Kashkin kicked him in the side of the head to send the hat flying and dragged him by the gun belt around the blind side of the cruiser, where he slugged him in the temple. Then he used the trooper’s own handcuffs to secure his hands behind his back and took the pistol from its holster, concealing it beneath his shirt as he returned to the SUV. He snatched the keys from the ignition and opened the back, taking out a folding fighting knife and returning to where Trooper Logan was struggling to sit up, bleeding from his left eye.

“Stop right there!” Logan ordered, seeing the open black blade in Kashkin’s hand, and scrabbling to get his feet beneath him. “You just stop right there! Keep the fuck away from me!”

Kashkin had seen men in the trooper’s situation many times before, completely helpless, completely doomed, and completely refusing to accept it. He pounced on Logan and jammed the blade deep into his inner right thigh, hitting bone and twisting the blade.

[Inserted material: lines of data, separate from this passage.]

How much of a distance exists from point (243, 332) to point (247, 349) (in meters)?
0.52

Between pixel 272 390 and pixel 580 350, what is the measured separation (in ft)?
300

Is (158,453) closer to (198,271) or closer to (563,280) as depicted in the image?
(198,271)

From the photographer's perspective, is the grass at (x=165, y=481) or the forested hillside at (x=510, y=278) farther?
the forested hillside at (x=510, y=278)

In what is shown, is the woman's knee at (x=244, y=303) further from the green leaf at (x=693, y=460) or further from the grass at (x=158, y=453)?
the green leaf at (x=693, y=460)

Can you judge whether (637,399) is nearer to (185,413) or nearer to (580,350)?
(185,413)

Logan shrieked and writhed around beneath Kashkin’s weight, unable to throw him off.

“Tell me what you know about me!” Kashkin demanded. “Tell me everything!”

“I don’t know anything about you!” Logan screamed. “Nothing! Get the fuck off of me!”

Kashkin ripped the blade up through the muscle toward Logan’s groin, and Logan let out another horrible shriek. “Tell me what you know,” Kashkin said lustily, “or I will skin you alive.”

The interrogation went on for three loud and bloody minutes before Kashkin was finally satisfied that Logan was nothing more than a nosy American lawman with nothing better to do than pester people out minding their own business. He cut one of the whimpering cop’s carotid arteries and left him to bleed out in the dark. Then he retrieved his passport from the cruiser, ripping the dash cam from its mount and switching off the strobes. Within a minute, Kashkin was gone up the interstate.

In his final seconds of life, it never occurred to Logan that he’d brought this incident upon himself. It did occur to him, however, that the vicious man who had just carved up both of his legs and his groin would probably never be caught. He would never be caught because Logan had long stopped calling in most of his petty traffic stops, wanting to cut down on being ridiculed by his fellow officers. This meant the dispatch center had received no information about Kashkin or his vehicle, and without the dashboard camera, there would be no evidence as to who had committed the murder.

Logan’s last thoughts were of self-pity and under appreciation.